Raw records:
++++
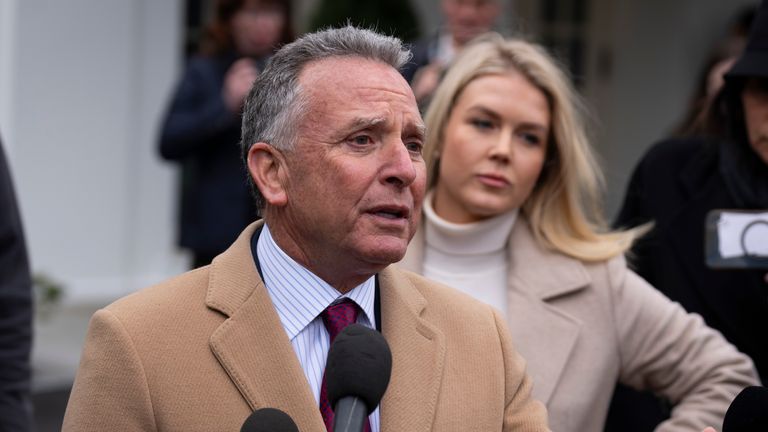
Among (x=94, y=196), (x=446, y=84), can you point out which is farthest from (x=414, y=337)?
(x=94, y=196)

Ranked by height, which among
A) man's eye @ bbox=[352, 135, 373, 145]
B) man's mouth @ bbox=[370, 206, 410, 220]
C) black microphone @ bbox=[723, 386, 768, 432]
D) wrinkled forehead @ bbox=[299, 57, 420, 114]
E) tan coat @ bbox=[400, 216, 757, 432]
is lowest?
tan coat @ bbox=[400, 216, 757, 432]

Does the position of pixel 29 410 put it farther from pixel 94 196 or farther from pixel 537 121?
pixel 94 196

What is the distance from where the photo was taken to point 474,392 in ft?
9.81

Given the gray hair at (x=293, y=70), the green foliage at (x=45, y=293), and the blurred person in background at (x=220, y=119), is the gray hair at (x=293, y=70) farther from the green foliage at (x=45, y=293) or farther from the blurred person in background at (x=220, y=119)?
++++
### EXERCISE
Reproduce every line above word for word, and omit the pictures from your copy.

### SOLUTION FOR THIS TASK
Among (x=94, y=196), (x=446, y=84), can you point out which is farthest from (x=414, y=337)?
(x=94, y=196)

Ranked by height, which among
A) man's eye @ bbox=[352, 135, 373, 145]
B) man's mouth @ bbox=[370, 206, 410, 220]
C) black microphone @ bbox=[723, 386, 768, 432]
D) wrinkled forehead @ bbox=[299, 57, 420, 114]
E) tan coat @ bbox=[400, 216, 757, 432]
is lowest?
tan coat @ bbox=[400, 216, 757, 432]

Does the position of pixel 29 410 put it farther from pixel 94 196 or farther from pixel 537 121?
pixel 94 196

What is the distance from where the photo was taken to point 474,392 in ft?
9.81

Given the gray hair at (x=293, y=70), the green foliage at (x=45, y=293), and the blurred person in background at (x=220, y=119), is the gray hair at (x=293, y=70) farther from the green foliage at (x=45, y=293) or farther from the blurred person in background at (x=220, y=119)?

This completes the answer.